Jon Marsden, who is professor or rehabilitation in the university's school of health professions, said: ‘BRIC contains world-leading technology to understand human movement, behaviour and neurological conditions, and the Motor Control Lab is all about understanding how we control movement and functional ability and how it is affected by pathology.’

The smartphone app, which is called Floodlight MS, was originally developed by the Swiss-based international healthcare company Roche. It enables people with MS to assess their physical and cognitive function in between medical appointments. Clinicians can access recorded data that will inform their future conversations with users and aid clinical decision-making.  

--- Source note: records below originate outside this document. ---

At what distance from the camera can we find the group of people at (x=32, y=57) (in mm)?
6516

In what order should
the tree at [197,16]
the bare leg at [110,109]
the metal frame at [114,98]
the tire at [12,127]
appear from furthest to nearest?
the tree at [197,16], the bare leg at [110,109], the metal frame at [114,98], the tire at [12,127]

Professor Marsden, who graduated in physiotherapy at the University of Manchester in 1991, said: ‘We were pleased to collaborate with Roche on an innovative project to validate the Floodlight MS app and, as with everything we do in research, we look forward to seeing the product help people who need it most.'

World-leading technology

The Motor Control Lab contains world-leading technology that will enable Roche to test and validate the app’s accuracy, while continually feeding the results into product development. Floodlight MS collects data on hand function, walking ability, and cognition: areas commonly affected in people with MS.

Participants will be provided with mobile phones to use Floodlight MS, with researchers independently exploring if the measures recorded by the device are comparable to the measures of movement quality recorded in the lab itself, therefore ensuring that the app is working as intended.

We were pleased to collaborate with Roche on an innovative project to validate the Floodlight MS app and, as with everything we do in research, we look forward to seeing the product help people who need it most [Jon Marsden]

Licinio Craveiro, Roche’s principal global medical director for said: ‘Roche’s mission is to “do now what patients need next”, so we’re looking to design, build and test solutions to help people overcome some of the world’s biggest health challenges.

‘To do this, we need state-of-the-art technology and science at our fingertips, so we were delighted to be introduced to Professor Marsden and his team at the BRIC. We’re really looking forward to testing and moving Floodlight MS forward to help people with MS to manage their condition.’

Roche has a long-standing relationship with Professor Jeremy Hobart from the University of Plymouth, where the MS research group co-designs projects that help to improve the quality of life for people with the condition.